В книге рассказывается история главного героя, который сталкивается с различными проблемами и препятствиями на протяжении всего своего путешествия. По пути он встречает множество второстепенных персонажей, которые играют важные роли в истории. Благодаря опыту главного героя книга исследует такие темы, как любовь, потеря, надежда и стойкость. По мере того, как главный герой преодолевает свои трудности, он усваивает ценные уроки жизни и растет как личность.
Диссертация американского слависта о комическом в дилогии про НИИЧАВО. Перевод с московского издания 1994 г.
Книга доктора филологических наук профессора И. К. Кузьмичева представляет собой опыт разностороннего изучения знаменитого произведения М. Горького — пьесы «На дне», более ста лет вызывающего споры у нас в стране и за рубежом. Автор стремится проследить судьбу пьесы в жизни, на сцене и в критике на протяжении всей её истории, начиная с 1902 года, а также ответить на вопрос, в чем её актуальность для нашего времени.
Научное издание, созданное словенскими и российскими авторами, знакомит читателя с историей словенской литературы от зарождения письменности до начала XX в. Это первое в отечественной славистике издание, в котором литература Словении представлена как самостоятельный объект анализа. В книге показан путь развития словенской литературы с учетом ее типологических связей с западноевропейскими и славянскими литературами и культурами, представлены важнейшие этапы литературной эволюции: периоды Реформации, Барокко, Нового времени, раскрыты особенности проявления на словенской почве романтизма, реализма, модерна, натурализма, показана динамика синхронизации словенской литературы с общеевропейским литературным движением.
«Сказание» афонского инока Парфения о своих странствиях по Востоку и России оставило глубокий след в русской художественной культуре благодаря не только резко выделявшемуся на общем фоне лексико-семантическому своеобразию повествования, но и облагораживающему воздействию на души читателей, в особенности интеллигенции. Аполлон Григорьев утверждал, что «вся серьезно читающая Русь, от мала до велика, прочла ее, эту гениальную, талантливую и вместе простую книгу, — не мало может быть нравственных переворотов, но, уж, во всяком случае, не мало нравственных потрясений совершила она, эта простая, беспритязательная, вовсе ни на что не бившая исповедь глубокой внутренней жизни».В настоящем исследовании впервые сделана попытка выявить и проанализировать масштаб воздействия, которое оказало «Сказание» на русскую литературу и русскую духовную культуру второй половины XIX в.

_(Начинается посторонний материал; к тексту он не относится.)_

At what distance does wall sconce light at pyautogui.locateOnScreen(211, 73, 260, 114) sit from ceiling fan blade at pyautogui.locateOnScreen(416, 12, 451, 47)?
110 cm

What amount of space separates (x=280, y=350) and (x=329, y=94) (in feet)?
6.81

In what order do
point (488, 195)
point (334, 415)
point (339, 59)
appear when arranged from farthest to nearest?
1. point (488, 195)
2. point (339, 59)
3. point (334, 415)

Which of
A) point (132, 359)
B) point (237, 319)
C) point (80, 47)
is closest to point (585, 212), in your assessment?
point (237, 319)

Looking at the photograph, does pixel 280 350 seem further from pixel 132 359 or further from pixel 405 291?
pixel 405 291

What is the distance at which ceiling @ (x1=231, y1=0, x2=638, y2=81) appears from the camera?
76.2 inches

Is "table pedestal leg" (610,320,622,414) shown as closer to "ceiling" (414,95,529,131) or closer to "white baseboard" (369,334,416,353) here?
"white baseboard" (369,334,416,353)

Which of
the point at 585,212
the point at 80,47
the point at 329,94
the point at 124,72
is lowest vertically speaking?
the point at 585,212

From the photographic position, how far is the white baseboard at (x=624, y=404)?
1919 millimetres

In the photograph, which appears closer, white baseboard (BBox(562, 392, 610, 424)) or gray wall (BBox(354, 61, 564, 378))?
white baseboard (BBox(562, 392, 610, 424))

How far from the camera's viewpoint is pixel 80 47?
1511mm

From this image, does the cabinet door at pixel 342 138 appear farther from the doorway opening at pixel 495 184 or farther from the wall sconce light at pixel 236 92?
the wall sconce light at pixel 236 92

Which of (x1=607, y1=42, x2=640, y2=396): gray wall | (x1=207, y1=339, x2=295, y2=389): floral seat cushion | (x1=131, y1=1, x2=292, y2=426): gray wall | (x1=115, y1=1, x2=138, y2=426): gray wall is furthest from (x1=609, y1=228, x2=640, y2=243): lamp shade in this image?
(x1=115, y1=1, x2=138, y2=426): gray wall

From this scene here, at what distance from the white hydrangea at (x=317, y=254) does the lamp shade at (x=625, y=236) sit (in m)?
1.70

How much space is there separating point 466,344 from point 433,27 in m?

Новая книга известного писателя Руслана Киреева не только рассказывает о том, как умирали классики русской литературы, но, главное, реконструирует их отношение к смерти, начиная с ранних лет и кончая последними часами жизни. Сам характер этих отношений, неизбежно драматичный, подчас трагический, накладывает несомненный отпечаток на их творчество, определяя и острый психологизм, и напряженный внутренний сюжет произведений. Книга строго документальна В основе ее письма и дневники, воспоминания и архивные бумаги, а также тексты художественных произведений писателей.Книга продолжает ранее вышедшую в издательстве работу, посвященную Гоголю, Льву Толстому и Чехову.Для учителей общеобразовательных школ, гимназий и лицеев, студентов, аспирантов и преподавателей гуманитарных вузов, а также для всех, кого интересует отечественная словесность.